Our flesh wants to blame God for the painful things that happen to us, but Scripture is clear: God is not the cause of devastation in our world; sin is! He is engaged in that pain to bring redemption to all involved and lead us into his light and freedom. I’m so glad my sister has found her way into that light and writes of it to encourage others. The journey has truly taken hold of our hearts when we can see the hand of a loving God even a the most devastating moments of our lives.
I just got done listening to the Folly of Judging Motives for the second time. I realized I’ve been judging people and dehumanizing them all my life in order to protect myself. Father has some work to do.
That’s not what caused me to write to you, though. I was writing because something you said toward the end really struck me. You talked about people who have not known God as being loving in their lives and asked how they learn to “live loved”. I’d like to share some thoughts. I was so badly abused as a child that it’s a miracle I lived through it, much less that I can function in society. I was molested, raped, beaten, and forced to participate in an occultic religion that was very anti-God.

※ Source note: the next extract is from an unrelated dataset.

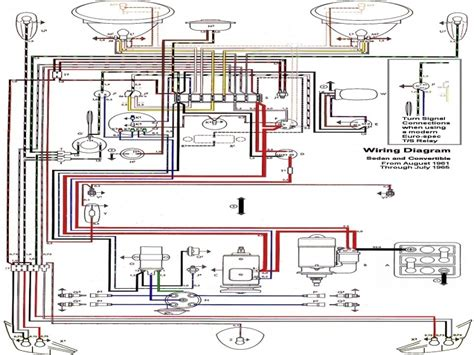 1970 vw beetle turn signal wiring diagram wiring forums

My perception of God was not good. I thought He just sat on His throne watching, indifferent about the pain around me.
Jesus, however, I did not view the same way as God the Father. He actually held children in His lap, which was one of my favorite stories. Jesus captured my heart at 5-1/2 years old. I never thought things were God’s fault, per se, but He certainly could have intervened. I often felt that I wasn’t “good enough” for God, so I deserved whatever happened to me. I’m 45 now and would say it’s been within the last few years that I’ve been really learning that God loves me without conditions.
A number of things have helped me in my journey. I’ve asked God many times to help me see things in the past the way He does, or I’ve asked Him where He was in those ugly times. As I’ve walked the healing path, He’s been very faithful to me and has answered my questions in beautiful ways. I’ve been allowed to see that I wasn’t alone during those years even if it felt that way. When you find yourself crossing paths with someone in deep pain who’s looking for God’s love, encourage them to ask God to show Himself to them. Also let them know that a sister who understands their pain wants to encourage them not to give up, not to give in to the numbing cold of hopelessness. God will be faithful, and He will draw them to Him.

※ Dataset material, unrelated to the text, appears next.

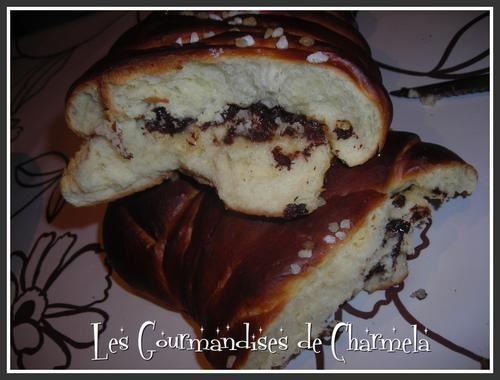 Album - Boulangerie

I wouldn’t trade anything I’ve been through for an “easier” life. My relationship with Him is so sweet and precious. There are times when I don’t feel like I can go any further, but He always gives me what I need. His blessings have far outweighed the pain and suffering I’ve been through. If He will do that for me, He will do that for them. No matter how dark the skies or intense the storm, there is a rainbow somewhere. Sometimes you find it easily and other times you have to look for a while, but it is there.

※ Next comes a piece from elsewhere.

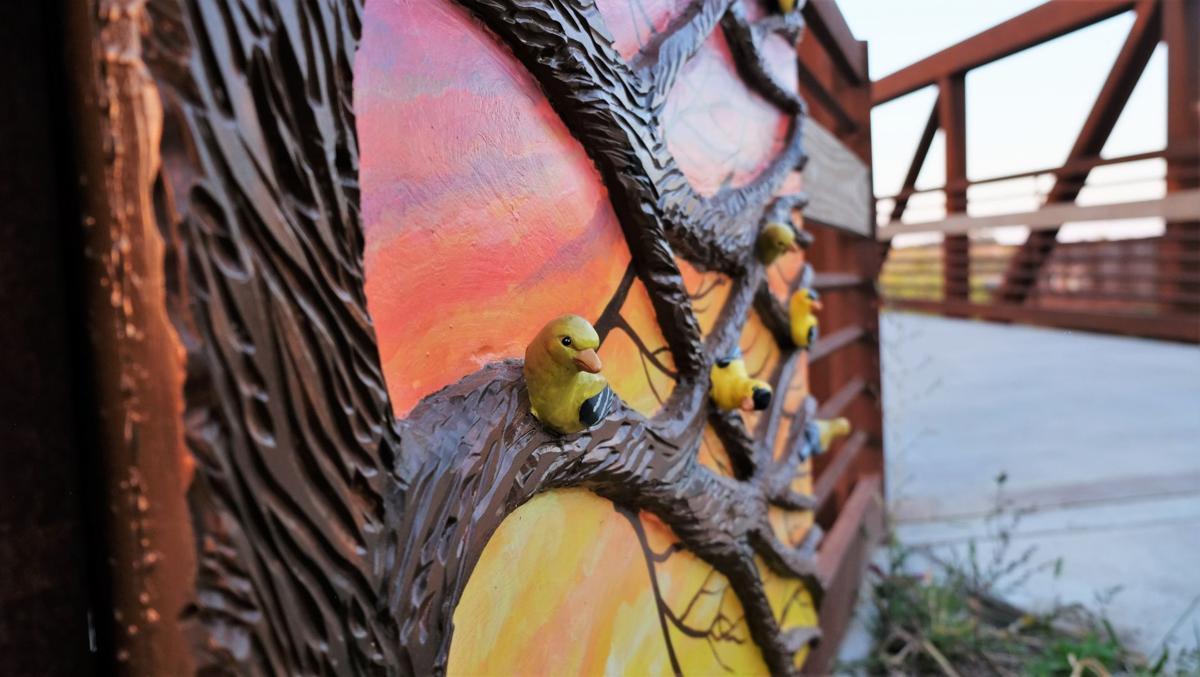 """""""Goldfinch Gates"""" detail"""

This is not an intellectual pursuit where the mind can rationalize reasons that God would “allow” such circumstances in our lives. I don’t think there are any rationalizations for that. This is the God-given revelation that he was there and working for our good even in the midst of the nightmare someone else was creating. The only place to find that is where our sister did, in a growing engagement with the Father of all love, who can win this place in your heart.
It may not be as important for you to sort that out in the events of your past, but it is what we need in the painful circumstances we each face today. He is bigger than our pain, and able to work through the tragic realities of our fallen culture to bring triumph out of tragedy, and even make his love known beyond someone else’s failings and selfishness. His work in us doesn’t excuse the actions of others to hurt us, but it does set us free who have been made their victims.